The column below reflects the views of the author, and these opinions are neither endorsed nor supported by WisOpinion.com.

The stock market has been going down since Trump tweeted that tariffs on China are going up. This is no surprise since at first blush more tariffs on China seem like bad news. But in fact at this particular juncture tariffs are, ironically enough, great news. As long as the chattering heads misread the import of the new tariffs the stock market will go down but as they figure it out the market will end its correction and recover. What underlying economic processes make Trump’s tariffs such a good idea at the current juncture?

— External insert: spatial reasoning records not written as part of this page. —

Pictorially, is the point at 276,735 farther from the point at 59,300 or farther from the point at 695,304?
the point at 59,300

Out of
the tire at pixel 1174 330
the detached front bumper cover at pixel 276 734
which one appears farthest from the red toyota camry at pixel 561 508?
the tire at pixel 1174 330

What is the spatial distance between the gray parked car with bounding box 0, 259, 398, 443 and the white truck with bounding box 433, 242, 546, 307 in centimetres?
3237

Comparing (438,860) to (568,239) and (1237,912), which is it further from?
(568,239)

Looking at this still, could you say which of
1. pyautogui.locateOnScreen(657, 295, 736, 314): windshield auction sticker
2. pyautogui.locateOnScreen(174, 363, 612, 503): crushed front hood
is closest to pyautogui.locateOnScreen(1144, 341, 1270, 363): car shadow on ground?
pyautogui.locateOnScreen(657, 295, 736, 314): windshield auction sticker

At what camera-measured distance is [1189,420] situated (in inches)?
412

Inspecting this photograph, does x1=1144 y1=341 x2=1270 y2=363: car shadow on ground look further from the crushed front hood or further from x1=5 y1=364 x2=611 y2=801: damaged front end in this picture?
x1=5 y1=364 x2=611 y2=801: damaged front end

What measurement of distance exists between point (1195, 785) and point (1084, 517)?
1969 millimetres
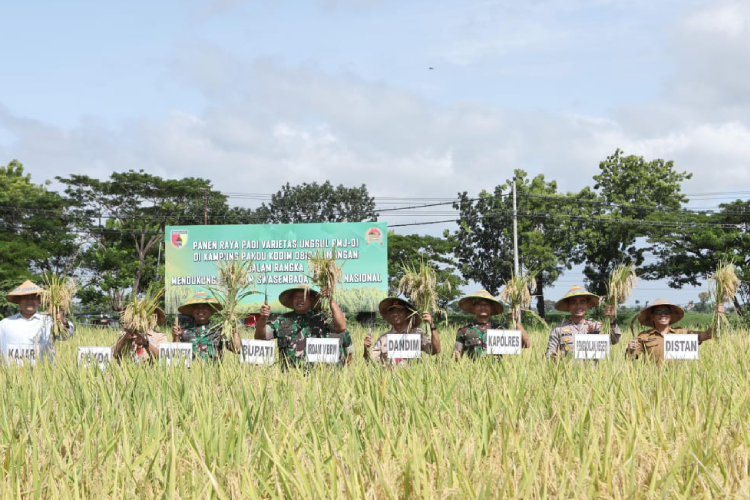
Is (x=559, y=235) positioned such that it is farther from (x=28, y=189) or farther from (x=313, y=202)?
(x=28, y=189)

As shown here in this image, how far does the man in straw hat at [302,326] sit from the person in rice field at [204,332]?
0.82ft

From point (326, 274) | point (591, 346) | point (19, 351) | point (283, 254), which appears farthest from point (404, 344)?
point (283, 254)

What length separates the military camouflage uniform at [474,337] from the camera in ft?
18.2


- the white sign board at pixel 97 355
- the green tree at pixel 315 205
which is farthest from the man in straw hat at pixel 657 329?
the green tree at pixel 315 205

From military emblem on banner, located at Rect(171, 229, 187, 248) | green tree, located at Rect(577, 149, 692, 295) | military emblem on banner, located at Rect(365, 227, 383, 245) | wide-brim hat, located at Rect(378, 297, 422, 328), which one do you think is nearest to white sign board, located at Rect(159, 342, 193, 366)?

First of all, tariffs at this juncture are great news for the US because the situation we face now is directly the reverse of the situation that prevailed at the time of the Smoot-Hawley tariffs. Back then the US was the world’s greatest creditor and had the world’s largest industrial base with an emerging service sector and an economy hurtling down into recession. American tariffs prevented our global creditors from selling us stuff and paying us back, collapsed our nascent and newly reorganized financial sector, and hurtled us into the Great Depression. Today the US is the world’s greatest debtor, has a formerly great but now recovering industrial base, a fully mature (and perhaps overripe in some areas) service sector, and an economy that is preforming smartly as we reindustrialize. Tariffs will generate revenue that keeps us solvent, helps us work off our debts, funds the creation of necessary infrastructure, and supercharges our economic activity. Hence Trump’s tariffs will prolong, rather than end, America’s current expansion.

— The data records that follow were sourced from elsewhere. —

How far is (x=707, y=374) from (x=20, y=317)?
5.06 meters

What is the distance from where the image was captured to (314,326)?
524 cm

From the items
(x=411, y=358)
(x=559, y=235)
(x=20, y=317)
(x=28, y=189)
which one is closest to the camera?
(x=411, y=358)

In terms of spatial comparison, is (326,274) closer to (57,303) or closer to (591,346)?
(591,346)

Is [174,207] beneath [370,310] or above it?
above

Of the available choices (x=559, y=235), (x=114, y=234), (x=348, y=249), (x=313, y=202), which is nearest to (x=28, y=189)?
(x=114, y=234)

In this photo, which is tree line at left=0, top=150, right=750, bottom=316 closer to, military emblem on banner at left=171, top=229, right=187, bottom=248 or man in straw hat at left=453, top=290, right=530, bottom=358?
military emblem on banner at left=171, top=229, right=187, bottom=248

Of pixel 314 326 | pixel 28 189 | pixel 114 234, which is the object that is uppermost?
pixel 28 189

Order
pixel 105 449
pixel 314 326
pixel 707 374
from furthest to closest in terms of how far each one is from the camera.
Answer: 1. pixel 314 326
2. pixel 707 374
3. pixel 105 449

Trump’s tariffs are good for the Chinese too. For years China has desired to accomplish its grand vision of the “Belt and Road” initiative – but instead of directing the resources necessary toward making this vision a reality they have poured resources into the American trade instead. As the US reindustrializes we will increasingly manufacture more for our own needs. The Chinese will no longer be required to lend us money so we can use this borrowed money to buy tradeable goods made in Chinese factories. Instead the Chinese can redirect their industrial capacity to build out their Belt and Road initiative – or liquidate it and flesh out their emerging service sector. What a happy outcome!

Finally, for those people of the world who are neither Chinese nor American the new American tariffs will prove to be beneficial as well. On the one hand, the non-Chinese can expect the Chinese to continue (or even accelerate) the Belt and Road initiative with the resources freed up as the American trade winds down. On the other hand as time passes some of the manufacturing activity in China that currently serves American needs will return to America but not all of it will. Some will go to a place like Vietnam, or Mexico, or Chile. What a happy boon for the developing world! The delinking of the American and Chinese economies which is being facilitated by Trump’s tariffs is great news for the forgotten people at home and abroad.

If viewed from a long-term perspective Trump’s tariffs represent a successful conclusion, not the failure, of trade talks with China. They are good for America, China, and the whole world. Of course, it will likely take a few months for the talking heads to figure it out and while they chatter the markets are likely to keep heading down – but is that really all that bad either? After all as the market sells off over the summer shaking out the weak hands will probably do it some good and give Chair Powell the cover he needs to cut rates and resume the expansionary monetary policy Trump has called for repeatedly. Three cheers for Trump’s tariffs! Isn’t it ironic that the chattering classes have misidentified the source of our economic salvation?

— Mobley is a professor of history & economics at Concordia University Wisconsin and president (mayor) of Thiensville, Wisconsin.